───── Textauszug ─────
Urteil des OVG Nordrhein-Westfalen vom 14.09.2010

OVG NRW (antragsteller, beschwerde, auswahl, rechnung, besetzung, erfordernis, gkg, bewerber, erlass, eignung)

Oberverwaltungsgericht NRW, 6 B 915/10
Datum:
14.09.2010
Gericht:
Oberverwaltungsgericht NRW
Spruchkörper:
6. Senat
Entscheidungsart:
Beschluss
Aktenzeichen:
6 B 915/10
Schlagworte:
Polizeihauptkommissar Bestenauslese Leistungsgrundsatz
Höherwertiger Dienstposten Dienstpostenbesetzung
Qualifikationsvergleich Auswahlentscheidung
Leitsätze:
Erfolglose Beschwerde des Antragsgegners gegen die einstweilige
Anordnung des Verwaltungsgerichts in einem
Konkurrentenstreitverfahren um die Besetzung von Beförderungsstellen
der Besoldungsgruppe A 12 BBesO.
───── Bereitgestellte Daten ─────
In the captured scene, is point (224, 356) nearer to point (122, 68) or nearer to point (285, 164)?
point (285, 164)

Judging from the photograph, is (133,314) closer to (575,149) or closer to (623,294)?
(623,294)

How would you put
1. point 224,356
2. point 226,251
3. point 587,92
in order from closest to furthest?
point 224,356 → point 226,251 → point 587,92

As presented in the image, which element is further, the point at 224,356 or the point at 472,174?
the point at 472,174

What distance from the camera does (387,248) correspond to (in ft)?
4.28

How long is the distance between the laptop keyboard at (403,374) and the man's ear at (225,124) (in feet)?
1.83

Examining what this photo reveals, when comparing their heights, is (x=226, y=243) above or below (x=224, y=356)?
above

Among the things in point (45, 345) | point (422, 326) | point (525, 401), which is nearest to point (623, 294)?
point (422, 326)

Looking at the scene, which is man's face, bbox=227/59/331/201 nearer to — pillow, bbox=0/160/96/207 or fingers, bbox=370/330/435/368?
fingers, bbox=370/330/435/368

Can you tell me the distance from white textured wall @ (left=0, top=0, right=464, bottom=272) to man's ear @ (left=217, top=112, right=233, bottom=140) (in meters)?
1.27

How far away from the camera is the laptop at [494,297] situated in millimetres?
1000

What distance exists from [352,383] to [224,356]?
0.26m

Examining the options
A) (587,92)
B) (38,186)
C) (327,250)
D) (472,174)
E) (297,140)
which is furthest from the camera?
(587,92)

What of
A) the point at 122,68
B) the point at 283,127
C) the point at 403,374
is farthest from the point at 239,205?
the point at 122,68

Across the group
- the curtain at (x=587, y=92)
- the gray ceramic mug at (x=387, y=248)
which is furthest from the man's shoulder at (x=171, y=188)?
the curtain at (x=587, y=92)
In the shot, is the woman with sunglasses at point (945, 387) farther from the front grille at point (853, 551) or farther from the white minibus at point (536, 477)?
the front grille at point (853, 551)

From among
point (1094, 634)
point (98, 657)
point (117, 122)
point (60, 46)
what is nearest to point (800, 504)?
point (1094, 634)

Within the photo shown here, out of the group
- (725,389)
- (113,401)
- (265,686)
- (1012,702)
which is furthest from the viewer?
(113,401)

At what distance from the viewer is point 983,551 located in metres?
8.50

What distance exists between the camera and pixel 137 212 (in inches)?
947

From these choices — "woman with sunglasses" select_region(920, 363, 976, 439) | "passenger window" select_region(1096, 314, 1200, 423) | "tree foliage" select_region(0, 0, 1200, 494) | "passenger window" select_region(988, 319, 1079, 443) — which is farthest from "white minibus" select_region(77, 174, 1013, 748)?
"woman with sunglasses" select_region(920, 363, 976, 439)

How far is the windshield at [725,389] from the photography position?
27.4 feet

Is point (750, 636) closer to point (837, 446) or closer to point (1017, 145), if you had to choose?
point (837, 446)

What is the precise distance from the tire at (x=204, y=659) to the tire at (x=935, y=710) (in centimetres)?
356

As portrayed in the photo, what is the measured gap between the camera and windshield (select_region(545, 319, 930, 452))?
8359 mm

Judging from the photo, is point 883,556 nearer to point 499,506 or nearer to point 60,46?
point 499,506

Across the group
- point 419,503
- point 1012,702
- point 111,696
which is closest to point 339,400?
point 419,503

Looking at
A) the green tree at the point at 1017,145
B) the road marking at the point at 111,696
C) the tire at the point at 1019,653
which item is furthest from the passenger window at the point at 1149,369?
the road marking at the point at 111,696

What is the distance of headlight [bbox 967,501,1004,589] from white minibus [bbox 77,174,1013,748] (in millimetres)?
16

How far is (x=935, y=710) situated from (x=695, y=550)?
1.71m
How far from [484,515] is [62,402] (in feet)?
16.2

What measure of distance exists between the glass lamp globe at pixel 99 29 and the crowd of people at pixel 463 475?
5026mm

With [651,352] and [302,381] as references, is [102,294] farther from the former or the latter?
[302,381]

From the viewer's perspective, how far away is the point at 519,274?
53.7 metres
─────
■ **Gestellte Aufgaben**
1. Nennen Sie alle Feldbezeichnungen im Textauszug, auf die unmittelbar ein Doppelpunkt folgt.
2. Schreiben Sie aus dem Textauszug den Abschnitt von „Urteil des OVG“ bis einschließlich „bewerber, erlass, eignung)“ wortgetreu ab.
Stützen Sie sich ausschließlich auf den Textauszug.

■ **Antworten je Aufgabe**
1. Datum, Gericht, Spruchkörper, Entscheidungsart, Aktenzeichen, Schlagworte, Leitsätze

2.
Urteil des OVG Nordrhein-Westfalen vom 14.09.2010

OVG NRW (antragsteller, beschwerde, auswahl, rechnung, besetzung, erfordernis, gkg, bewerber, erlass, eignung)